Le sorprende a uno ir a los pueblos y ver como las puertas de las casas permanecen abiertas. Todos son bienvenidos, nadie es forastero y casi todo el mundo se conoce. Una profunda tranquilidad cotidiana se respira en esos pequeños municipios rodeados de costumbres castizas. No tienen miedo, viven en paz, saben que nada malo les va a pasar, están protegidos por la vecindad y la confianza de los que se conocen de siempre.

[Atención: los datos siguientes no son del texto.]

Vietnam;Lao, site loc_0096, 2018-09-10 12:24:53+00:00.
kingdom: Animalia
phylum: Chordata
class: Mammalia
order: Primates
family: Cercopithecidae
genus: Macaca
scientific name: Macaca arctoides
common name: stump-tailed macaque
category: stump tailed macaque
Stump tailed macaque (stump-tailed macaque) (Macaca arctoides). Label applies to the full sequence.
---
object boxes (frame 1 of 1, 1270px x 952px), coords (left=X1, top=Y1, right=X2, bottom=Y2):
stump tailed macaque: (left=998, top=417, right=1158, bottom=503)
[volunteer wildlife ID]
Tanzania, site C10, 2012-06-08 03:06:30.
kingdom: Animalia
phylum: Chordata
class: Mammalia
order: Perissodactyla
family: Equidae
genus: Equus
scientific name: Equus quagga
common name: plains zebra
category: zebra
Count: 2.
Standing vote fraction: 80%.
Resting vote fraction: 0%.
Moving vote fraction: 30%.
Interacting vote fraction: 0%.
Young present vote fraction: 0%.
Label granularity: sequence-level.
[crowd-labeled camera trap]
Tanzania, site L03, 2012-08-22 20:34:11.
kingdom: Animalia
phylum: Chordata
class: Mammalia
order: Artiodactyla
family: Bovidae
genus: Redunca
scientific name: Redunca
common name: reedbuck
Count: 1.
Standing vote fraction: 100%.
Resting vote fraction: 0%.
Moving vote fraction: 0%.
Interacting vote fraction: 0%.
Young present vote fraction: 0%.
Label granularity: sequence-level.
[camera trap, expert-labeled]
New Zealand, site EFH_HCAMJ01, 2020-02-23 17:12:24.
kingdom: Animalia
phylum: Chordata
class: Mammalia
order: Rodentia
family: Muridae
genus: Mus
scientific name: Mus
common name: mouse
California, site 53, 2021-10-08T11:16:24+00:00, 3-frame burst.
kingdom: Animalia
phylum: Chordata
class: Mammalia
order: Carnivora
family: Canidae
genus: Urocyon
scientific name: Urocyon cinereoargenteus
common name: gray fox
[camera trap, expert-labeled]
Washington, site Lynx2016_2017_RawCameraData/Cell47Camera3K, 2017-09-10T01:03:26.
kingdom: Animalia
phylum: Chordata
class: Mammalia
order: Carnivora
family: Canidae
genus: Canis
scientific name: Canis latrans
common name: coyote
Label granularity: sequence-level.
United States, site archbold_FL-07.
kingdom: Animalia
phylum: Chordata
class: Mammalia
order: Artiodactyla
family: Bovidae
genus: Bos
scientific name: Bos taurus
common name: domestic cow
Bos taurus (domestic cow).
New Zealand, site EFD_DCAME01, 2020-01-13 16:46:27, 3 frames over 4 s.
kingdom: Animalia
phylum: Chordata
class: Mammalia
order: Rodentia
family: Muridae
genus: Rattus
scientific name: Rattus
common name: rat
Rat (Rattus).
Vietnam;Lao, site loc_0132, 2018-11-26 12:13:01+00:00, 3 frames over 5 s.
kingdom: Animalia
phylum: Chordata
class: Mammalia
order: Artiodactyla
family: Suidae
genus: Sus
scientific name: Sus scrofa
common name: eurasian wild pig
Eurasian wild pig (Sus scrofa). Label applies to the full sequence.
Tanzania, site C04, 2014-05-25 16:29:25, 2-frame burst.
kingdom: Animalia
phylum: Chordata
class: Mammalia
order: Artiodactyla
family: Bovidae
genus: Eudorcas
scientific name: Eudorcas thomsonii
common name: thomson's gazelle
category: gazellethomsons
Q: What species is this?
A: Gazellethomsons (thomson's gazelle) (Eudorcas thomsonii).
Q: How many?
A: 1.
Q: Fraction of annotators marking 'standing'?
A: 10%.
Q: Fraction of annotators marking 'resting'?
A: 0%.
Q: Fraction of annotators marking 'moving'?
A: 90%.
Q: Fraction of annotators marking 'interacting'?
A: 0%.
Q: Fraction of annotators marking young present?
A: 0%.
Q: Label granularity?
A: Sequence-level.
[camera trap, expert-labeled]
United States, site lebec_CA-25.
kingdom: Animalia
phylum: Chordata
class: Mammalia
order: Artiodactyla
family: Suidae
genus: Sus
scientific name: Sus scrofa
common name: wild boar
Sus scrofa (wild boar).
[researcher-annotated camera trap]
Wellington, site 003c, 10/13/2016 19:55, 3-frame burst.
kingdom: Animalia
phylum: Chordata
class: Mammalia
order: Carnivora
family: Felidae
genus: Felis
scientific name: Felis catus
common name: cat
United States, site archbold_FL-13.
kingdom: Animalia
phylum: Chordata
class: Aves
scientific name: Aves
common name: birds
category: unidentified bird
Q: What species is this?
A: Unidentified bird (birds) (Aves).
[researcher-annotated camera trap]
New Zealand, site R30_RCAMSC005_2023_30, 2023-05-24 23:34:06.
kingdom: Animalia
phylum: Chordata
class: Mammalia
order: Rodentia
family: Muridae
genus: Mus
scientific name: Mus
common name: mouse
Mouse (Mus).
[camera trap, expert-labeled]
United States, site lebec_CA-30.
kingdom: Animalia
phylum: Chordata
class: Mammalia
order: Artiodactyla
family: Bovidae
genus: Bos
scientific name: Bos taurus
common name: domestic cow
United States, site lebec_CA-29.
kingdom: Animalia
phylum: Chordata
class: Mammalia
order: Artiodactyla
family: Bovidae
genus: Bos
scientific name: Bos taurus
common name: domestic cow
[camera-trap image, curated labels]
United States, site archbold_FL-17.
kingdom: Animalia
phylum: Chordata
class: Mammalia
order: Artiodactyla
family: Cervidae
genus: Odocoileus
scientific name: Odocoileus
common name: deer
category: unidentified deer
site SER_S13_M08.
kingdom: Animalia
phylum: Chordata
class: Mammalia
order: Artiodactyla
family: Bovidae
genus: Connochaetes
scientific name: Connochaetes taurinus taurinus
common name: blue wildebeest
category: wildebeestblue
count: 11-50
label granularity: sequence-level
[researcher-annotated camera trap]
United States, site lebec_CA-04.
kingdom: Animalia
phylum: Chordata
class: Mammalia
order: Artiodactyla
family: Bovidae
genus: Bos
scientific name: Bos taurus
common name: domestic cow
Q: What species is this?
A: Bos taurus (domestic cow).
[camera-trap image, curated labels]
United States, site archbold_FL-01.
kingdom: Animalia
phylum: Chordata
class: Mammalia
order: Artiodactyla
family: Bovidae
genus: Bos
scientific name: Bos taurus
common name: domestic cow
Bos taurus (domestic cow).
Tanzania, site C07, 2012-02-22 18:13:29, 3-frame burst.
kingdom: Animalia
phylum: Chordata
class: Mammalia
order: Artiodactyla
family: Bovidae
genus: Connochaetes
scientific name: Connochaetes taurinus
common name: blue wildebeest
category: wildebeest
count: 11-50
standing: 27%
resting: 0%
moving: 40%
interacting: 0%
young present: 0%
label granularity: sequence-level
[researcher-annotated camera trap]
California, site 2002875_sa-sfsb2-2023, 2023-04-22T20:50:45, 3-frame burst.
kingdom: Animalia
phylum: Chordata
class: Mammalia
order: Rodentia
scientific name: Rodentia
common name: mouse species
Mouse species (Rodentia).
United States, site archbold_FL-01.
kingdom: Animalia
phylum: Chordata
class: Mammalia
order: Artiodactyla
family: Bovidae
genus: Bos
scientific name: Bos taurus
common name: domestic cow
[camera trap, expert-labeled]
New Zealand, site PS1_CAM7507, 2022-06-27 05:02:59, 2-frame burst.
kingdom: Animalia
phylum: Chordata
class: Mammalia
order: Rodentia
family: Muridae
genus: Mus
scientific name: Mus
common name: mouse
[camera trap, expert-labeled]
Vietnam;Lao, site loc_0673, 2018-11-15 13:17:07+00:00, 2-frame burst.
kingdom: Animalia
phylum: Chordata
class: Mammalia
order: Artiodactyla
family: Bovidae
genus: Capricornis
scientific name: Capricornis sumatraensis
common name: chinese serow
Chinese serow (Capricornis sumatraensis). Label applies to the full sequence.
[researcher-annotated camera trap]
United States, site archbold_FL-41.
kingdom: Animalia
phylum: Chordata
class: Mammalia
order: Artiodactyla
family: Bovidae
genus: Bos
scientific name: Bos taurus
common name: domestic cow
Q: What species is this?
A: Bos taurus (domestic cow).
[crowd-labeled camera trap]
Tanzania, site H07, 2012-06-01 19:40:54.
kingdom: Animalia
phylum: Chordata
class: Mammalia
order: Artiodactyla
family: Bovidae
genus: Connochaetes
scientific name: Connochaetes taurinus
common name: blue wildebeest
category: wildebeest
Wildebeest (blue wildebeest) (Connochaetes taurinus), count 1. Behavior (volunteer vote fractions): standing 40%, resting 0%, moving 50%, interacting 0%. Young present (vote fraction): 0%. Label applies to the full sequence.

Envidio esa forma de ver la realidad, o más que esas maneras, las circunstancias que rodean a esos ambientes pueblerinos y cercanos. En las ciudades, en las grandes urbes, no disfrutamos de esa paz. Todo el mundo es sospechoso de algo y se puede percibir como en las miradas se vislumbra en las retinas cierta prudencia y desconfianza.
Entré el otro día a una Biblioteca de una universidad pública para consultar unas cosas y a los tres minutos, una de las vigilantes me preguntó con tono hostil a dónde me dirigía. Con la sensación de estar haciendo algo mal, tuve que explicarle con pelos y señales los motivos que me llevaron al edificio. Ella, con cierta incredulidad, me dijo que al no llevar libros se había asustado. Con cierta sorna tuve que decirle que no se preocupara, que no iba a hacer nada malo. Por un momento pensé que me iban a llevar a una sala con las paredes blancas a la espera de que viniesen las autoridades competentes por el mero hecho de visitar un lugar público. Así es la realidad que vivimos.
Entiendo en cierta manera esa excesiva prudencia. En la era del relativismo, en la que el mal ha pasado a ser una personalidad más, nadie está exento de ser acusado de ser peligroso para los demás. La era en la que los depravados y delincuentes campan a sus anchas es carne para que los inocentes y gentes de buena voluntad sean tratados cómo villanos. No confiamos en nadie, todos somos intrusos en las vidas de los demás, hemos perdido la inocencia, la capacidad de relacionarnos entre nosotros, vemos en los otros un medio o un posible peligro de ser utilizados. No nos fiamos ni de nuestra madre, vivimos tiempos desconfiados y temerosos.
«No tengáis miedo», decía Juan Pablo II.